_EXERCISE TASK_. Return the listing below verbatim, from the line with "In this image, does" to the line with "is closest to the camera?", both of those lines included.

(Extracted records)
※

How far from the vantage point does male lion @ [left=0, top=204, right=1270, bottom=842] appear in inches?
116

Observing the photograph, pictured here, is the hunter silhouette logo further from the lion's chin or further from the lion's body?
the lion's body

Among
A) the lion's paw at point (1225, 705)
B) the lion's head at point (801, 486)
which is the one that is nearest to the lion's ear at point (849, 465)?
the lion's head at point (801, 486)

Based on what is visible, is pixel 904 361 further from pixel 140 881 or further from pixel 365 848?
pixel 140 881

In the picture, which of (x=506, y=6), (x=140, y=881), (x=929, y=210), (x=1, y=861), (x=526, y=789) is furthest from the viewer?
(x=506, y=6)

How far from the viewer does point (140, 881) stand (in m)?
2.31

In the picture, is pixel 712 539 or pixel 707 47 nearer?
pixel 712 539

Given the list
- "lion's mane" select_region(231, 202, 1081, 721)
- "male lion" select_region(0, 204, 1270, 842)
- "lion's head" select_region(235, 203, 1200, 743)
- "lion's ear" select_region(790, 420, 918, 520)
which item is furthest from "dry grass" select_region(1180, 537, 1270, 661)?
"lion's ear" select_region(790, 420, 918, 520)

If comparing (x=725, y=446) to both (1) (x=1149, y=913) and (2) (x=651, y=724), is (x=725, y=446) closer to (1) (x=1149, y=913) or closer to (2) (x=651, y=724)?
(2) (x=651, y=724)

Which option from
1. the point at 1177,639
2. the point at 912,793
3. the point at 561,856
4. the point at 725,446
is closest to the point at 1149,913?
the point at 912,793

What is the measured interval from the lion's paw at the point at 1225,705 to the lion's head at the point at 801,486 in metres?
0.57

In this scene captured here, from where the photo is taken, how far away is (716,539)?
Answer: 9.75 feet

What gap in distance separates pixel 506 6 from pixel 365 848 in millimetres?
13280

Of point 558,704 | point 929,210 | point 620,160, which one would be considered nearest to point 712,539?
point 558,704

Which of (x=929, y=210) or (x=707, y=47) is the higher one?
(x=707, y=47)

※

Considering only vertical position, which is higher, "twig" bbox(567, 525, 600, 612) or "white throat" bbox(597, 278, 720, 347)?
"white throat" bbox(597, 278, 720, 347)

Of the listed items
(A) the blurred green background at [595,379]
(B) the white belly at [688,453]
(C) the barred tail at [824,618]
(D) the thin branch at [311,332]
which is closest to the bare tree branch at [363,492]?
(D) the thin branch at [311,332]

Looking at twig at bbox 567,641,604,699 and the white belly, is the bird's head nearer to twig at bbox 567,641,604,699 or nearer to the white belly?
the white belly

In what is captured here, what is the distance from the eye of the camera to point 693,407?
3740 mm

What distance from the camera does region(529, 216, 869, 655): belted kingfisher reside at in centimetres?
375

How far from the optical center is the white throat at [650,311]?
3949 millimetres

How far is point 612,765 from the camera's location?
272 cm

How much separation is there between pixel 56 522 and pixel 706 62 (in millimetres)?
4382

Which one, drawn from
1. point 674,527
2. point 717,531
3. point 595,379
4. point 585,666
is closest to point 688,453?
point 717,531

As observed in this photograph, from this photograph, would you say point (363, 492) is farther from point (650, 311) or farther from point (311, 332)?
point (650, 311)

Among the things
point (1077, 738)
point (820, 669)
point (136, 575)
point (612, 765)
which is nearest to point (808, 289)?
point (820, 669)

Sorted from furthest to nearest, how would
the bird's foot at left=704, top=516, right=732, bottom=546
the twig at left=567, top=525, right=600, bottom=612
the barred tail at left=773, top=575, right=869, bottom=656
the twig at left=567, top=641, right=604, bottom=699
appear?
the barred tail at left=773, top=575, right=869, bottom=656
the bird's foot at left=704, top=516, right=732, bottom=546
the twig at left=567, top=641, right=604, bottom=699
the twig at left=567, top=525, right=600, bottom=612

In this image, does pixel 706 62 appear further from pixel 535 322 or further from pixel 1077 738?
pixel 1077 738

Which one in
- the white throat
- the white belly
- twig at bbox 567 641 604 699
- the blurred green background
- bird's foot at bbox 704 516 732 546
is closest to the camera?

※

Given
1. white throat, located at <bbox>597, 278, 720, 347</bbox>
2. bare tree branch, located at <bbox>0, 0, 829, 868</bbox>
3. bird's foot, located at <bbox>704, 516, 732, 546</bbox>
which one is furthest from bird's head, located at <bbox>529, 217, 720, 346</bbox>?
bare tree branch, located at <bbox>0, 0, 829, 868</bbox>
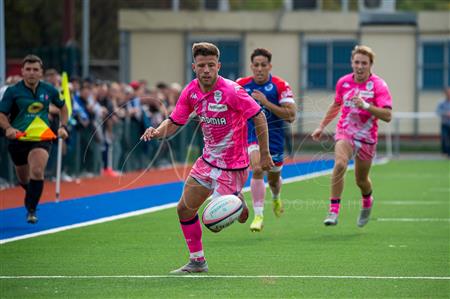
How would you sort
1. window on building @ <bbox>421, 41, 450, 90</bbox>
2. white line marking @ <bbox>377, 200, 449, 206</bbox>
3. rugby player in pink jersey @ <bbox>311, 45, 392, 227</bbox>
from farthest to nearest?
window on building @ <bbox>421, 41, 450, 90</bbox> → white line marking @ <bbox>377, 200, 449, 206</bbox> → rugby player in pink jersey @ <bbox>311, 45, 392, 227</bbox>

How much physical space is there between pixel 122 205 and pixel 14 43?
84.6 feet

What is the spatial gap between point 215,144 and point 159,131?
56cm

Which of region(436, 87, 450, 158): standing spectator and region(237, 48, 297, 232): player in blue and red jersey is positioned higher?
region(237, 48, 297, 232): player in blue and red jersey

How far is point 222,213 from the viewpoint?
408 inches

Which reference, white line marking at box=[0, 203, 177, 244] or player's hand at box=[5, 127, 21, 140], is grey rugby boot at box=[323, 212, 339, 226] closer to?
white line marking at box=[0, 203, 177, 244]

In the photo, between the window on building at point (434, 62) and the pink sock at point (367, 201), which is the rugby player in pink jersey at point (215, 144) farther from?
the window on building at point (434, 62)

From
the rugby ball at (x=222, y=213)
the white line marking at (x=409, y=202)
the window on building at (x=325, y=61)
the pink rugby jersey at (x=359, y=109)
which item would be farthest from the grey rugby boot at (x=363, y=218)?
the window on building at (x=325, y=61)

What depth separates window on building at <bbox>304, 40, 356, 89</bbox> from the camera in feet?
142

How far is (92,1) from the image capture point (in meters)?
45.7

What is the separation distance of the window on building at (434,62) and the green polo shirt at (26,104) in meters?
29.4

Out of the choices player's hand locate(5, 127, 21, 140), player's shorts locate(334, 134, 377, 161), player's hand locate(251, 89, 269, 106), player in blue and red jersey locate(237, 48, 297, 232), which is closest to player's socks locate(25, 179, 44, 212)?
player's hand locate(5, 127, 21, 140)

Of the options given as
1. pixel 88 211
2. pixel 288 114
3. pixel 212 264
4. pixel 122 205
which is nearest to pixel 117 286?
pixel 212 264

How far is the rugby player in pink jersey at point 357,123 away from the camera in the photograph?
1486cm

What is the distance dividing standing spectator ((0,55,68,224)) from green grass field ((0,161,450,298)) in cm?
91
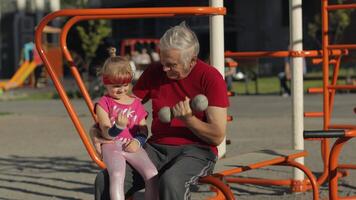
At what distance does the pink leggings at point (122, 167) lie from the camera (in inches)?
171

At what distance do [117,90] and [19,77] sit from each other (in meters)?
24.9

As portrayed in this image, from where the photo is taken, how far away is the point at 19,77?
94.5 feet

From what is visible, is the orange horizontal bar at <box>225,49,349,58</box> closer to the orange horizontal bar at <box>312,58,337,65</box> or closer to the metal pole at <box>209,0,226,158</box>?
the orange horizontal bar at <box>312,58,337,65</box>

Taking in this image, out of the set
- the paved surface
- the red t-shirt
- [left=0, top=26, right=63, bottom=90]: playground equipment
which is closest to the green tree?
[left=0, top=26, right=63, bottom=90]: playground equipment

※

_EXPECTED OUTPUT_.
In this image, does pixel 706 62 appear further from pixel 535 322 or further from pixel 1077 738?
pixel 1077 738

Which one in
- the white throat
- the white belly
- twig at bbox 567 641 604 699
- the blurred green background
- bird's foot at bbox 704 516 732 546
is closest to the camera?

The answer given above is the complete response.